Re: Shared Walls or Single Family Houses?
From: Mac Thomson (
Date: Mon, 28 Jan 2008 07:08:17 -0800 (PST)
Joani listed many advantages of shared walls, that I would agree with, but my recollection is that the construction cost of shared walls and exterior walls was actually about the same for us. That's because of the extra sound proofing and fire prevention work necessary for shared walls. This is something you could check with a local builder experienced in both wall constructions.

We built both duplexes and detached homes here at Heartwood and both custom homes (development corp (us) sold ready to build lot to member) and production homes (development corp sold completed home and lot to member). I'll list what I consider the advantages and disadvantages of each.

   - saves space
   - long term energy savings

- generally less appealing to buyers (While we recognized that the space savings of building duplexes for the community was good, when folks actually picked their own lots, we needed to give a $12K discount for duplex lots for enough people to pick them so that our demand matched our supply of duplexes and singles.) - impossible to get passive solar (south windows) if shared wall is running east/west - nearly impossible to build shared wall custom homes (We had a number of folks who wanted to build custom homes and get the $12K shared wall discount so we made that an option. It was a mistake, IMHO. The two families in each duplex thought more of building their own custom home and then attaching it to the neighbor's home rather than one building with 2 homes under one roof. We ended up having to let them build very close together detached homes instead.) - noise between units (We built very good sound proof shared walls which work fine for units occupied by adults, but for families with kids, the kids' noise gets through the shared wall.)

   - freedom of window placement
   - more market appeal

   - uses more space
   - less energy efficient

   - freedom of design and construction
   - allows for members to build their own home

- more expensive (Our custom homes averaged about 50% more per square foot than our production homes.) - construction can drag on for years (In our case, we made it a goal to have all home construction completed within 2 years.
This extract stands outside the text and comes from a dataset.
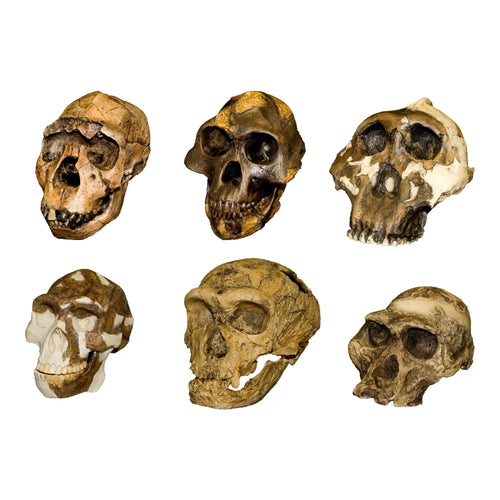 Replica Hominid Set of Six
As it turned out, the production homes were done in one year and the custom homes in 7 years.)

   - much less work making decisions about design and construction
   - much less expensive

   - limited design choices

Having the design and production choices of building a custom home is a 2 edged sword. You can do whatever you want, but it's a helluva a lot of work to research and sift through all the options and then manage the construction. Our production home buyers chose from a limited menu of choices with no customization possible -- except flooring and lighting, where folks could do whatever they wanted. This was pretty rigid, but folks still had plenty of choices and it saved us tons of money. As it turns out, the production homes are all now painted, furnished, and decorated so differently that there is plenty of individuality. The big advantage, IMO, of all the custom homes we have here is that we have some really amazing natural built strawbale, straw-clay, and pumice-crete homes.



Mac Thomson

Heartwood Cohousing
Southwest Colorado

"In all things of Nature there is something of the marvelous."